ANY Overloading Considered Evil

This is not just clickbait, I really do mean that ANY form overloading in programming should be considered evil.

By "overloading" I shall refer to any instance of using one name to refer to multiple different things¹. A common example would be operator overloading, where the operator + can refer both to integer addition and to floating point addition.

Although I cannot possibly make an exhaustive list of all possible means of overloading, I shall try to illustrate this point with a few examples of different forms of it². Hopefully, by the end of this post you too will be of the opinion that overloading is quite evil. Though possibly a form of necessary evil.

On to our first example.

Operator Overloading

Overloading the meaning of arithmetic operators is so common that we don't even notice it. Even in high-school one can find the + operator overloaded to mean both real number addition and complex number addition.

Despite this innocuous seeming usage, in sufficiently complex applications, evil may lurk. Consider the following ³:

record Foo (int bar, double baz) {} // 1

record Bar (int qux) {} // 2

double doStuff(Foo foo, Bar bar) { // 3
  return (foo.bar / bar.qux) * foo.baz; // 4
}

In this code we have two records Foo (1) and Bar (2), containing some numbers. We then have a method doStuff (3) that takes instances of Foo and Bar and does some arithmetic (4). This code looks confusing, and that's on purpose. In a large enough codebase, following things might get difficult.

Now we can invoke this code as follows:

doStuff(new Foo(1, 2), new Bar(3))

And the result will be:

0.0

This is because we're doing integer division with 1 and 3. Nothing particularly interesting here. But now imagine that we are refactoring our code and deciding for some reason that the qux field should actually be a double:

record Bar (double qux) {}

Can you guess what the very same call to doStuff will return now?

0.6666666666666666

As we changed the type of qux to double the meaning of the / operator changed from integer division to floating point division. And so the result is now completely different.

Whether this is a bug in our application or not depends on context. But the point here is that we weren't warned about it in any way. The meaning of / changed silently without any kind of compile-time warning.

And given that the definition of doStuff can be far away from the definition of Bar, this is also an example of spooky action at a distance.
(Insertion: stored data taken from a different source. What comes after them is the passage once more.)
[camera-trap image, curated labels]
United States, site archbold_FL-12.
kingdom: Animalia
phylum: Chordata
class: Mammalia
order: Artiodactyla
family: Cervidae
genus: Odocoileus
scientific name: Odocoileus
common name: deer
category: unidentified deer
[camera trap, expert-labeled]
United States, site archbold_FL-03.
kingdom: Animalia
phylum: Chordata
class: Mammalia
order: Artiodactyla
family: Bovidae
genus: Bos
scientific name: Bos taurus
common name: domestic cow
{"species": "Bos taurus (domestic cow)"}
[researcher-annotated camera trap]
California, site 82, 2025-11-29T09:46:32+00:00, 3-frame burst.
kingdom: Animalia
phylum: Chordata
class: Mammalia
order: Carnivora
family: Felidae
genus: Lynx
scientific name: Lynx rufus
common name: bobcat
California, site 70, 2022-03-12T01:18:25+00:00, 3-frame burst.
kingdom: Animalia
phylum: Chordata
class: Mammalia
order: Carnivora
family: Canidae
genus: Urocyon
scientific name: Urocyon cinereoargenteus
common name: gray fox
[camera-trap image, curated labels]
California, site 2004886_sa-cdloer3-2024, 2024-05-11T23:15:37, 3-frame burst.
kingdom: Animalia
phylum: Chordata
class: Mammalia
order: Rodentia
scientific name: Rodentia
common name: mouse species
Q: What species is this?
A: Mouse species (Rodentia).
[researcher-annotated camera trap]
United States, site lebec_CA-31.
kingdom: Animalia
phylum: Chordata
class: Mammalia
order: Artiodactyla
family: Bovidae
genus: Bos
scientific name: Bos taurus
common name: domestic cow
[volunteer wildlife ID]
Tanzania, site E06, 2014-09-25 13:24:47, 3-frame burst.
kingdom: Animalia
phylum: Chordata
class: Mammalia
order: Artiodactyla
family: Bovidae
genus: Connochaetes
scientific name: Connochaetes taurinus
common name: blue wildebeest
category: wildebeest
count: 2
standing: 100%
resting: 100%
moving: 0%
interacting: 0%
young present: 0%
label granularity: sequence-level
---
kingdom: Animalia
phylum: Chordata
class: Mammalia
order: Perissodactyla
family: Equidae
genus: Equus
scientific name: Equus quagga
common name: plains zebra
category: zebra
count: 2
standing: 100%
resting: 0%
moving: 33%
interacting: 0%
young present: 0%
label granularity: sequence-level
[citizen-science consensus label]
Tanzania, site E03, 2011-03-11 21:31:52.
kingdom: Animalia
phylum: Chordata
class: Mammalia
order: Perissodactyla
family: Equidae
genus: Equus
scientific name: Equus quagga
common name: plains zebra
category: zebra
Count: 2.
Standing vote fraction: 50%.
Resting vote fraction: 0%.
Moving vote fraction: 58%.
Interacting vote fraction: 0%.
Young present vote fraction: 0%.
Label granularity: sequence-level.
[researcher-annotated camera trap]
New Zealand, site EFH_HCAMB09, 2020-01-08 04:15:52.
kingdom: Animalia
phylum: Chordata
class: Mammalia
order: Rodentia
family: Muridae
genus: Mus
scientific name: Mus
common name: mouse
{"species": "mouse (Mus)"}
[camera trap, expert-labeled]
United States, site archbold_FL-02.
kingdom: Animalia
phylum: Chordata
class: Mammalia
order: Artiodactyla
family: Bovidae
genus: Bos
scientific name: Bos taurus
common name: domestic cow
Nobody likes spooky action at a distance...

It's reasonable for things to change when changing types, but it's not reasonable for it to happen silently and only be visible at run time.

The culprit here is the overloaded meaning of /.

Let's move on to the next example.

Literal Overloading

This was hinted at in the previous section. Note this call:

doStuff(new Foo(1, 2), new Bar(3))

What are the types of 1, 2, and 3?

The answer is: it depends. Depends on the expected types of the arguments to the Foo and Bar constructors.

As we changed the type of Bar.qux the meaning of 3 changed as well. Yet again, silently. If we had some compile-time warning about that change, we might've caught the change in the doStuff call. But alas, that's not the case. As the meaning of integer numeric literals is overloaded, we just silently changed behavior at run time.

I won't dwell on this point, as from my experience code usually doesn't rely too much on literals beyond tests and examples. And in any case, in most languages literal overloading is usually fairly limited⁴.

Method Overloading

A more common example of overloading, at least in the Java world, is the classic method overloading. That's when one class contains multiple methods with the same name but different type signatures. To wit, Arrays.sort:

public static void sort(int[] a)
public static void sort(long[] a)
public static void sort(char[] a)
public static void sort(byte[] a)
public static void sort(double[] a)
// ...

As you can see, there are many overloads of the sort method, accommodating different array types. All aptly named sort for convenience's sake.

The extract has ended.